Efficiently Manipulating Time in Pandas DataFrames with Timedelta - Adventures in Machine Learning (2024)

Adding and Subtracting Time in Pandas

In today’s article, we will learn how to add and subtract time in Pandas, a popular data analysis tool in Python. Time manipulation is a common task in data analysis and can reveal important insights into data trends and patterns.

Pandas provides multiple functionalities to perform time-related operations, including the Timedelta function. We will explore how to implement Timedelta to add and subtract time in a Pandas DataFrame.

Using Timedelta to Add Time

Adding time to a Pandas DataFrame can be done quickly with the Timedelta function. Timedelta is a fundamental time helper function in Python that can perform arithmetic on time values.

Let’s start by importing the Pandas library.

import pandas as pd

Next, let’s create a simple Pandas DataFrame to demonstrate how to use Timedelta to add time to a column in the DataFrame.

df = pd.DataFrame({'sales': [100, 200, 300, 400], 'dates': pd.to_datetime(['2022-01-01', '2022-01-02', '2022-01-03', '2022-01-04'])})

We have created a DataFrame with two columns, ‘sales’ and ‘dates.’ The ‘sales’ column contains integers, and the ‘dates’ column stores datetime values.

Now let’s use Timedelta to add 2 days to the ‘dates’ column in df using the “+” operator.

df['dates'] = df['dates'] + pd.Timedelta(days=2)

In the code above, we added 2 days to the ‘dates’ column in df by calling the Timedelta function with the keyword argument ‘days=2.’ We then use the “+” operator to add this Timedelta object to the ‘dates’ column.

To check whether the new dates were added correctly, we can use the “print” statement to display df.

print(df)

The output should be:

 sales dates0 100 2022-01-031 200 2022-01-042 300 2022-01-053 400 2022-01-06

As we can see above, the ‘dates’ column has been shifted 2 days into the future, while the ‘sales’ column has remained unchanged.

Using Timedelta to Subtract Time

The same logic applies when subtracting time from a Pandas DataFrame using Timedelta. Let’s use the same DataFrame created earlier and subtract 2 days from the ‘dates’ column.
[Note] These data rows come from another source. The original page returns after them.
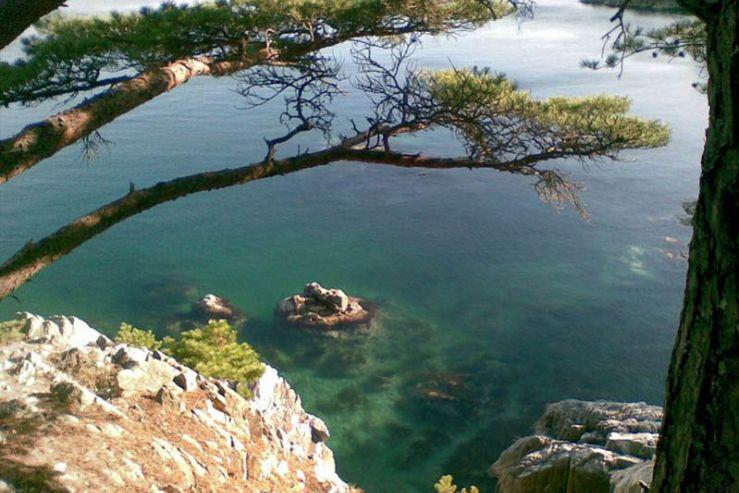 Экологический туризм в Приморском крае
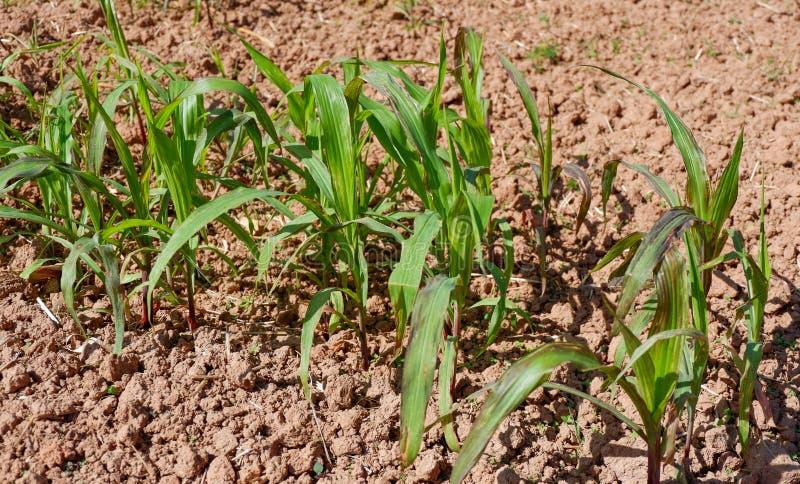 Junge Maispflanzen stockbild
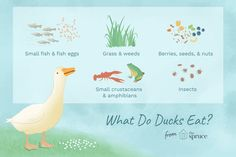 Farm ducks eat corn and specialized feed, but what do wild ducks eat? These birds have an interesting and varied diet. Backyard Ducks, Chickens Backyard, Ponds Backyard, What Ducks Eat, Best Pop Up Campers, Grass Weeds, Meat Farms, Duck Farming, Raising Ducks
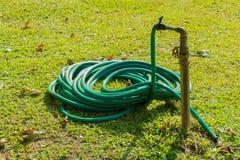 Wassergummischlauch auf grünem Rasen Stockfoto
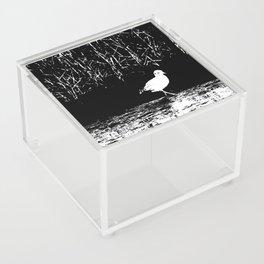 STEP by STEP Acrylic Box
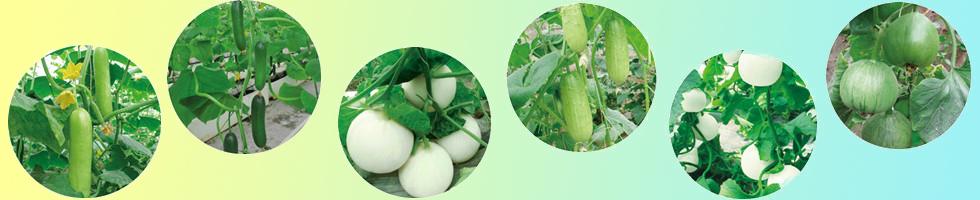 唐山农业科学研究院蔬菜研究所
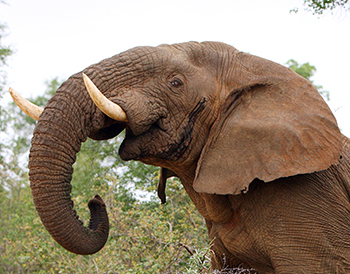 The UK's National Wildlife Crime Unit helps protect wild elephants with their in country efforts.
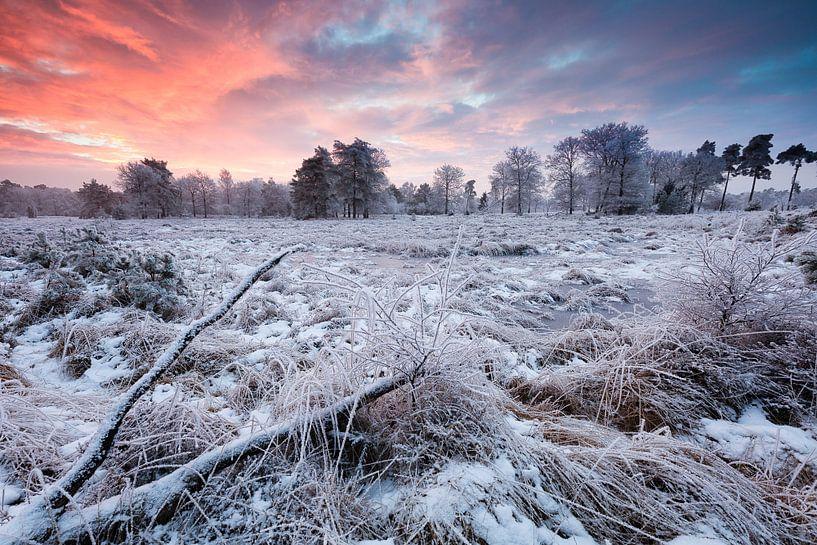 Dwingelderveld Nationaal park in Drenthe in de winter met sneeuw en een mooie avondrode lucht van Bas Meelker
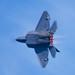 F-22A Raptor, s:n 04-4069,DSC_0344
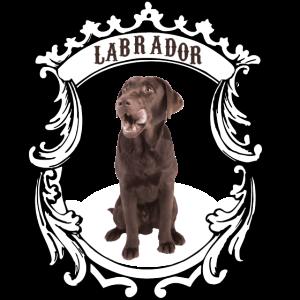 Labrador Retriever braun - this is my dog!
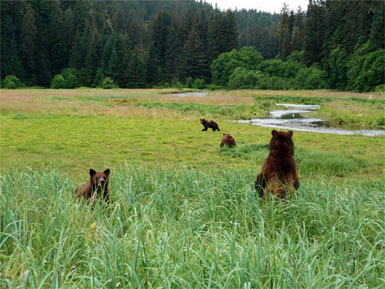 Alaska's Tongass Wilderness Will Remain Untouched, Says Supreme Court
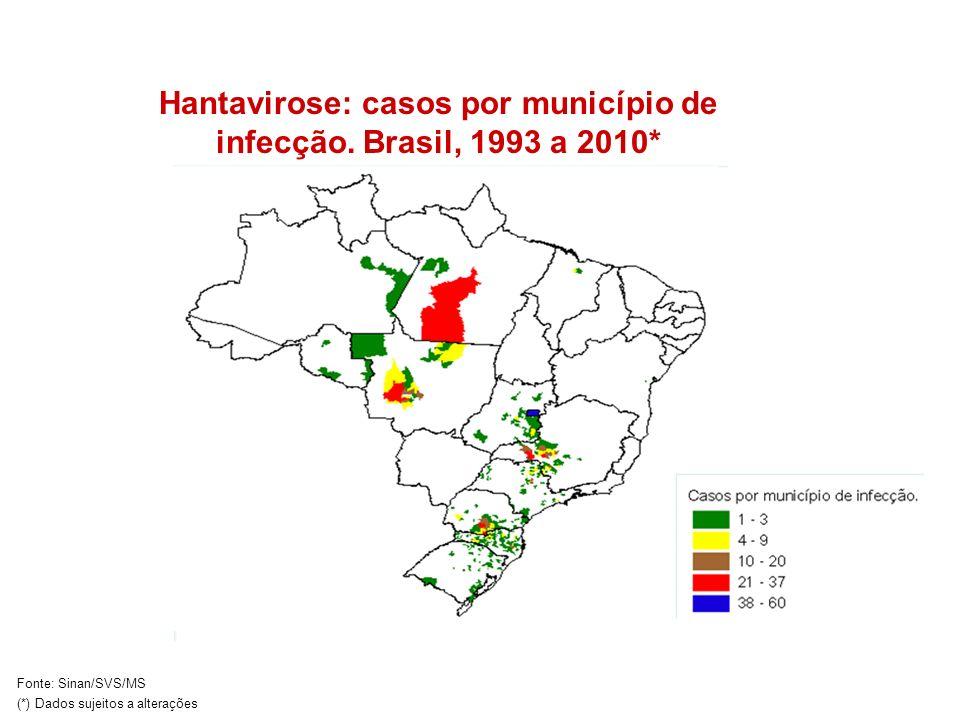 Hantavirose: casos por município de infecção. Brasil, 1993 a 2010*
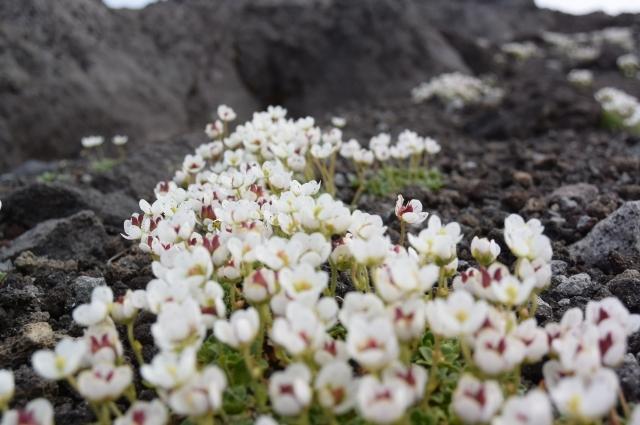 Цветы Камчатки словно сделаны из воска.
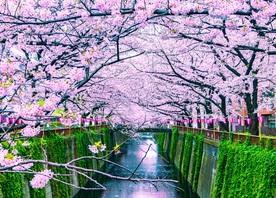 Cherry Blossom Sakura 2020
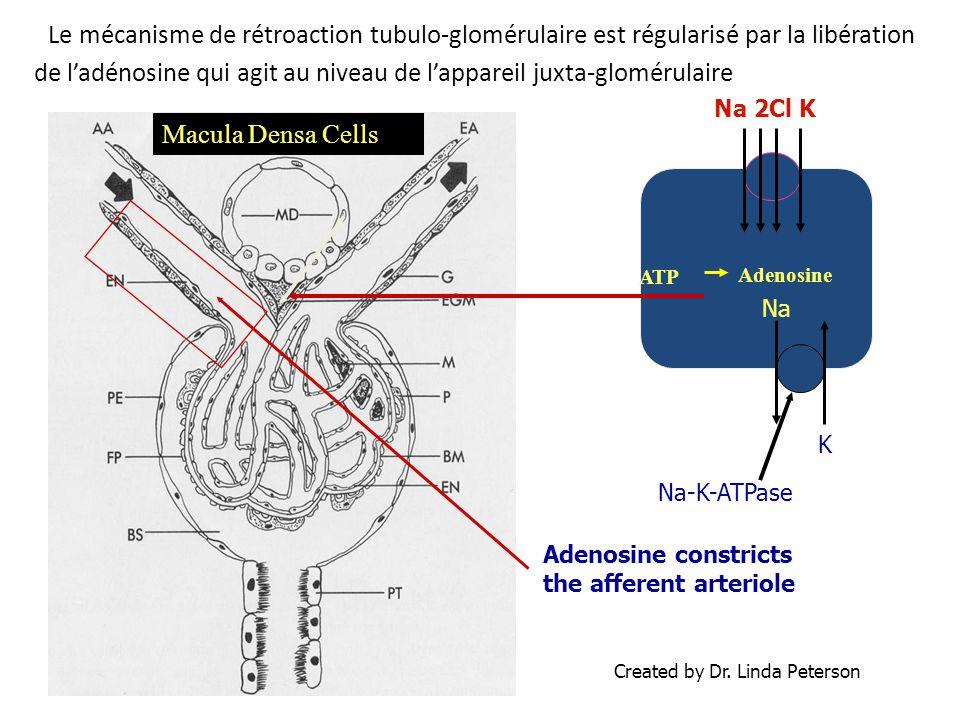 Le mécanisme de rétroaction tubulo-glomérulaire est régularisé par la libération de l'adénosine qui agit au niveau de l'appareil juxta-glomérulaire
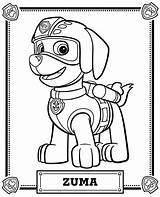 Paw Patrol Zuma Coloring Pages Skye Meet Children Printable Para Colorear Sheet Canina Patrulla Dibujo Patrouille Pat Da Pintar Los sketch template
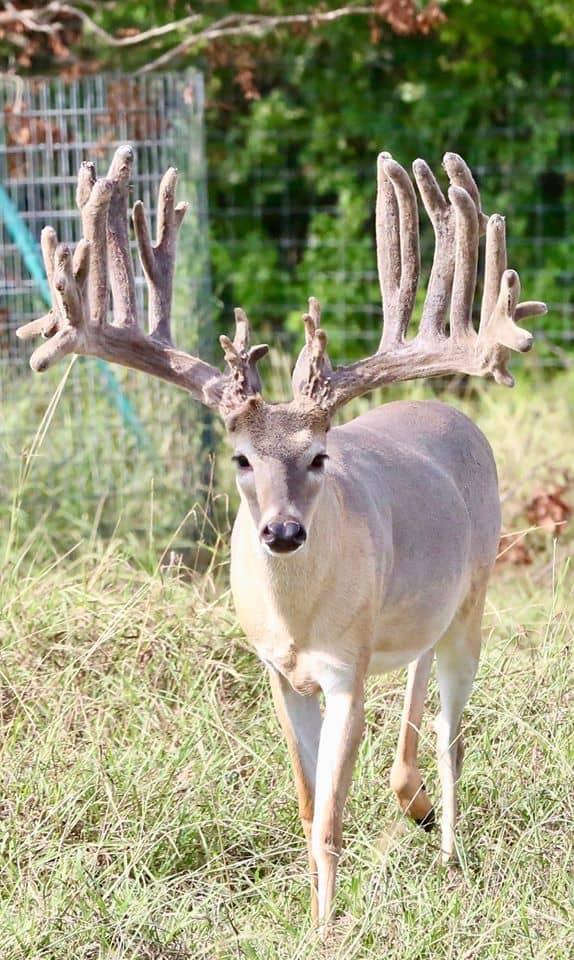 As a Texas breeding farm, Breeder buck Abracadabra has an exceptional pedigree and genetic lines.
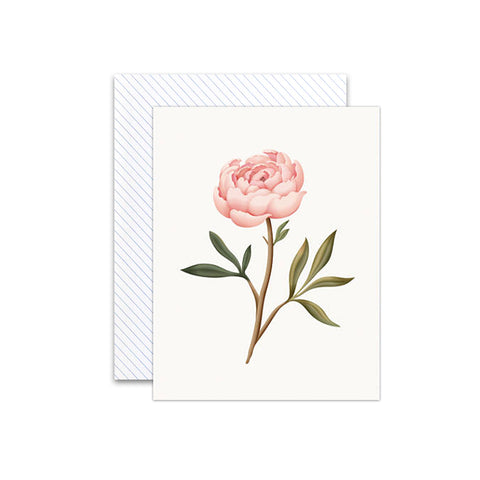 Botanical Peony Scented Card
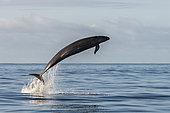 False killer whale (Pseudorca crassidens). Tenerife, Canary Islands.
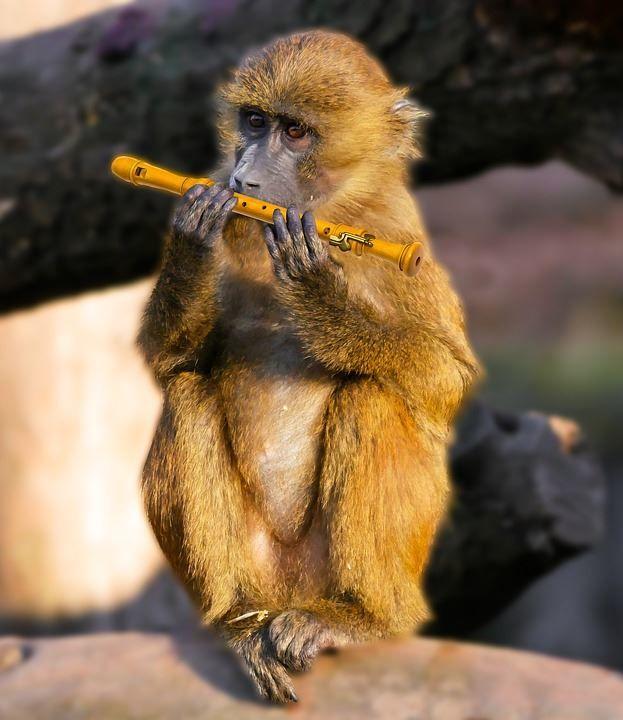 Скачать лучшие фото бабуина бесплатно
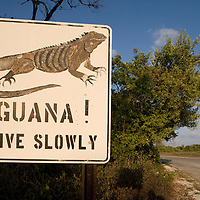 Cayman Islands, Little Cayman Island, Iguana Crossing Sign along country road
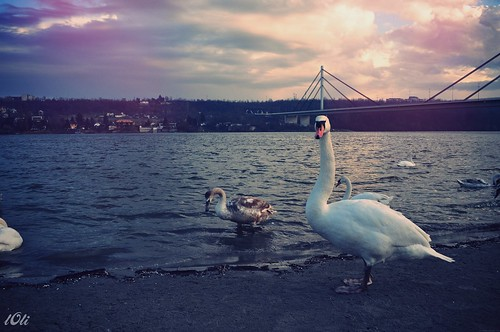 Danube and white swan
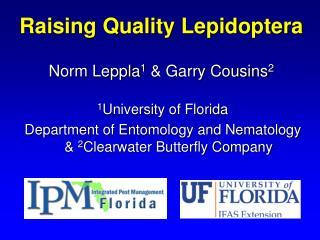 Raising Quality Lepidoptera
df['dates'] = df['dates'] - pd.Timedelta(days=2)

The “-” operator is used in the code above to subtract the Timedelta object from the ‘dates’ column in df. We then print the DataFrame to check the result.

print(df)

The output will be:

 sales dates0 100 2019-12-301 200 2019-12-312 300 2020-01-013 400 2020-01-02

As we can see above, the ‘dates’ column has been shifted 2 days into the past, while the ‘sales’ column has remained unchanged. Example: Adding and Subtracting Time in a Pandas DataFrame

Now that we have learned how to use Timedelta to add and subtract time, let’s look at a practical example of how we can use it in a Pandas DataFrame to analyze and visualize data trends.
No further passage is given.